2012年10月1日月曜日

[紹介] 和田竜『のぼうの城』(上)

和田竜『のぼうの城』(上)
小田原征伐での忍城攻防戦。でくのぼうの略で「のぼう様」と領民に呼ばれていた成田長親。上巻の最後、石田三成の傲慢な振る舞いにはじめて怒りを露わにし、降伏をやめ、二万を相手に五百の軍勢で籠城する所が見せ場。(crossreview

 戦国末期、豊臣秀吉の天下統一の総仕上げと言うべき小田原征伐。その小田原征伐における忍城(おしじょう)の攻防戦を描いたのが本作。
 主人公は「でくのぼう」を略して「のぼう様」と領民に呼ばれている城代・成田長親。不器用で、表情にも乏しく、背が高いだけの大男で馬にも乗れない。だが、そんな長親は領民にやたら慕われているのである。
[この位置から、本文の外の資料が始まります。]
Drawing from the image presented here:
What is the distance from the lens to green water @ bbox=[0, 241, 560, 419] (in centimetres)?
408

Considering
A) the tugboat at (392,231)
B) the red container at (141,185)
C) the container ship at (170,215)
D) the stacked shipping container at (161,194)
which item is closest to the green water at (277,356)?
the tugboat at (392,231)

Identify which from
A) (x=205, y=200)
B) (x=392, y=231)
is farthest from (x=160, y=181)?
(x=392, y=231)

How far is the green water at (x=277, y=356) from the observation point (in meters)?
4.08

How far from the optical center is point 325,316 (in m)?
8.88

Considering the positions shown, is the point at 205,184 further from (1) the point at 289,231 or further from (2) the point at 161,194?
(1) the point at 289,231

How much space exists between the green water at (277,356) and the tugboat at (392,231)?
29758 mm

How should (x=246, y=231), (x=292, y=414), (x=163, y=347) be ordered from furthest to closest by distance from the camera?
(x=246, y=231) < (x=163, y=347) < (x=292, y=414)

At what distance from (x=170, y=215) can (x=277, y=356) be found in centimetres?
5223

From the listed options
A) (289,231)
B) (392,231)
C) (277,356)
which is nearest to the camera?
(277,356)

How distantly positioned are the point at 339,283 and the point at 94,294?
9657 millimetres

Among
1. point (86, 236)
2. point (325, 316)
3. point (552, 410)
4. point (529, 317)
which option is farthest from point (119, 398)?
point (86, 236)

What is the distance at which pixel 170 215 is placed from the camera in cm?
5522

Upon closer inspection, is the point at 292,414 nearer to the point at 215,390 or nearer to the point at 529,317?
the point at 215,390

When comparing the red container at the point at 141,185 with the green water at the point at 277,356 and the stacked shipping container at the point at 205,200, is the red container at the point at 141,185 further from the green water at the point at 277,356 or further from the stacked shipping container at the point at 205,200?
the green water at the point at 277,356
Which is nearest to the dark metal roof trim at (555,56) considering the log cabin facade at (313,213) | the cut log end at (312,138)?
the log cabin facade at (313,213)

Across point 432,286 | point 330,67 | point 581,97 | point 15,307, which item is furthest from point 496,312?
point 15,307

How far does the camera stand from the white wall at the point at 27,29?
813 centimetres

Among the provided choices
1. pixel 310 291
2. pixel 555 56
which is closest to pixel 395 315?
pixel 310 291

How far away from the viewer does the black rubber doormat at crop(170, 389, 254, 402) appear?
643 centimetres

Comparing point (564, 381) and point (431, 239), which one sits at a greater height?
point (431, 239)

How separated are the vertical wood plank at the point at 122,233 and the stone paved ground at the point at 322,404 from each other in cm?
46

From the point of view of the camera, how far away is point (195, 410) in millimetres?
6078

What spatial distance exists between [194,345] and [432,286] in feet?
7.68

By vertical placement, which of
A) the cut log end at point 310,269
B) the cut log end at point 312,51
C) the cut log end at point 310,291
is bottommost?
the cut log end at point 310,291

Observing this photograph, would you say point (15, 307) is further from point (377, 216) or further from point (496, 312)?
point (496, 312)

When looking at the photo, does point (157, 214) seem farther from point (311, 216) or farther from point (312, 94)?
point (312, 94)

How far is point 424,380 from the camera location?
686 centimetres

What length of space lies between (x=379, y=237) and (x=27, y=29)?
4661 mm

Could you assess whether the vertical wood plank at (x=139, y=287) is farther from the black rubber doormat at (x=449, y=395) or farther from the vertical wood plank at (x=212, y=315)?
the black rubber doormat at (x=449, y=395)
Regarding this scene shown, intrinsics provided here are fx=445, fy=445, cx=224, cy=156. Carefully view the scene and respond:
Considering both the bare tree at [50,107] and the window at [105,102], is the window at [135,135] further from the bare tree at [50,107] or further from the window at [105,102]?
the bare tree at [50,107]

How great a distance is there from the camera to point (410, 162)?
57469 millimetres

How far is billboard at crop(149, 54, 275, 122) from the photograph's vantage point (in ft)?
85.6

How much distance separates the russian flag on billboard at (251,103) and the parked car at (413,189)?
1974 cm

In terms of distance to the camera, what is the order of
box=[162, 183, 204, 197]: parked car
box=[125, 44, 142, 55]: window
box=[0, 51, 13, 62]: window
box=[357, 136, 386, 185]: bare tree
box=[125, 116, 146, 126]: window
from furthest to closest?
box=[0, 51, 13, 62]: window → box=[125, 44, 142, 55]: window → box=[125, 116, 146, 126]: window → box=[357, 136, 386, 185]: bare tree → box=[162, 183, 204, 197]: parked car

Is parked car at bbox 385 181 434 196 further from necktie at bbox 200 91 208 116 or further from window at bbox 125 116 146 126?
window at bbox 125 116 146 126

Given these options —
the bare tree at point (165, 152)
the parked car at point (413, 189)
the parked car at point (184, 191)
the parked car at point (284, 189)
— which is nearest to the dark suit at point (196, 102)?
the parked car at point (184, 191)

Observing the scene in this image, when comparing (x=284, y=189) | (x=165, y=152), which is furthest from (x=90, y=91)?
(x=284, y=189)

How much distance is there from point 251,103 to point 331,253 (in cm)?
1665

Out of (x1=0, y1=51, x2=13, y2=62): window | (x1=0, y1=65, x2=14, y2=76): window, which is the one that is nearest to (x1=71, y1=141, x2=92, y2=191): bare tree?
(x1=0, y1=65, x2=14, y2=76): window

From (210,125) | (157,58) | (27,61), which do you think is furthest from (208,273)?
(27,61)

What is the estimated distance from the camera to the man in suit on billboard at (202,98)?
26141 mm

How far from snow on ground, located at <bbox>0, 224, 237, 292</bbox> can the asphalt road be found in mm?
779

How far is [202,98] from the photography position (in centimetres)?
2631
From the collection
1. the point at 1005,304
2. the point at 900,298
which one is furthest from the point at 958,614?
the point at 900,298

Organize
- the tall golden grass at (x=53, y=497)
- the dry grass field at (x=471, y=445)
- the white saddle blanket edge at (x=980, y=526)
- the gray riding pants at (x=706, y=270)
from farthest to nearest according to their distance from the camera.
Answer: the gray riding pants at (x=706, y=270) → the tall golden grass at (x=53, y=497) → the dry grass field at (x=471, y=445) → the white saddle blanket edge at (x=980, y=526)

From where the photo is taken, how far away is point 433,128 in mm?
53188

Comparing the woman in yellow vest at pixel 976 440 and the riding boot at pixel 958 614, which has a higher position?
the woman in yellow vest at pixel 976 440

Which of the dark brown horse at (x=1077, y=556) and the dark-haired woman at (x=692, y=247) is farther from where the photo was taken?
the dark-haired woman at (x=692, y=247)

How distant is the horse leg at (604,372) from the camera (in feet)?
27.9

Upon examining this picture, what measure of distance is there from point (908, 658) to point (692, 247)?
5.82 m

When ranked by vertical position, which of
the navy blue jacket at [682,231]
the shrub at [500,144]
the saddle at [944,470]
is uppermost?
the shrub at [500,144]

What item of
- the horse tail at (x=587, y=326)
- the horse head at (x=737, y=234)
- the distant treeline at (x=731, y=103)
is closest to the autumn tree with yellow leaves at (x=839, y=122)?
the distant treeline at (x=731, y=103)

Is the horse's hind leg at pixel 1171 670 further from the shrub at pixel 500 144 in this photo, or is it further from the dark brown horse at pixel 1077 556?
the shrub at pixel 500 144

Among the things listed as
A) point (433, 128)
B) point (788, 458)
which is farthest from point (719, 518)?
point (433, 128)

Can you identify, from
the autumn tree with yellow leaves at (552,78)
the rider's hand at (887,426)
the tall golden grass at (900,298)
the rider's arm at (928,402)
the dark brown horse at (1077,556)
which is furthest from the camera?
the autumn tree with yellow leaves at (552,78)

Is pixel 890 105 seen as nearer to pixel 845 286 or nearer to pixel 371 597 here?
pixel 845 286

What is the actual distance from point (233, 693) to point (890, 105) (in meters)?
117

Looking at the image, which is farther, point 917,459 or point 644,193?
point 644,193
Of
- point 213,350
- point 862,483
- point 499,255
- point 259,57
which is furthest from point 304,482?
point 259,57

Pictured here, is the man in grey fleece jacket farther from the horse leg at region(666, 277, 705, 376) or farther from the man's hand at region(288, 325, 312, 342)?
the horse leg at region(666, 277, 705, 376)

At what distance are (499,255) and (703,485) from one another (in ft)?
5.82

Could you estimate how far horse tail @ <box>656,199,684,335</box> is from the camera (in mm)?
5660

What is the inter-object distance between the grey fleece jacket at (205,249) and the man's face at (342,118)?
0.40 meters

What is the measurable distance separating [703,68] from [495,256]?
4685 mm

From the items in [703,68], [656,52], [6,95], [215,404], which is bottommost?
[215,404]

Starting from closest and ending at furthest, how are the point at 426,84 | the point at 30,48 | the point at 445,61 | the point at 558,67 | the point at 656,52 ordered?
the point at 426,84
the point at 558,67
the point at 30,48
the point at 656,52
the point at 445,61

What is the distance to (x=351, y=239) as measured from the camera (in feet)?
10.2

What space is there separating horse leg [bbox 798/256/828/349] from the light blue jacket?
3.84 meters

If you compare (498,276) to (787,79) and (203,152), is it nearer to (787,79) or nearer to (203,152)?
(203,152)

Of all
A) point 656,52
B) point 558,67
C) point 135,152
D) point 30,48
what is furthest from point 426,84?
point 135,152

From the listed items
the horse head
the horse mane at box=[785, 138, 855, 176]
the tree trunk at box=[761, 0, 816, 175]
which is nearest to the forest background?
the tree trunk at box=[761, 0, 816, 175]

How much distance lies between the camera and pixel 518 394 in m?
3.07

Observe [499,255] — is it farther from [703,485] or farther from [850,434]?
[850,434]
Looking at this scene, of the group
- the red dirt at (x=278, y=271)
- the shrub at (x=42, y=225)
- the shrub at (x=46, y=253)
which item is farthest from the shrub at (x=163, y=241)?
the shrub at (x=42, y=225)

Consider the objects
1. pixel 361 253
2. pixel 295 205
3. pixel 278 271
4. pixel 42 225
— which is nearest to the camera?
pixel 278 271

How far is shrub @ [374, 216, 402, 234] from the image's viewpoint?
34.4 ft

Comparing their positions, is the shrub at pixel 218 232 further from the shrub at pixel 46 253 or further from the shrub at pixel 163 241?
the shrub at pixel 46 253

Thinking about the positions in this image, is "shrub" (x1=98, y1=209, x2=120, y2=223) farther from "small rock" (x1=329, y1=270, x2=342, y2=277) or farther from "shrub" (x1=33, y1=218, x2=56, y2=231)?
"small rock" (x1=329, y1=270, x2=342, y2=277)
 本巻の見せ場は、長親が石田三成軍二万を相手に戦を選択するところだろう。
 傲慢な軍使・長束正家が城主の娘・甲斐姫を秀吉に差し出せと言ったことで、長親の堪忍袋の緒が切れた。
「いやなものはいやじゃ」
「二万の兵で押し寄せ、さんざに脅しをかけた挙句、和戦いずれを問うなどと申す。そのくせ降るに決まっておるとたかを括ってる。そんな者に降るのはいやじゃ」
「武ある者が無なき者を足蹴にし、才ある者が才なき者の鼻面をいいように引き回す。これが人の世か。ならばわしはいやじゃ。わしだけはいやじゃ」

 だが、この事態を期待していたのは、実は軍使を遣わした総大将・石田三成。三成は、ある思惑があってわざと忍城を威嚇し、傲慢な長束正家を遣わしたのである。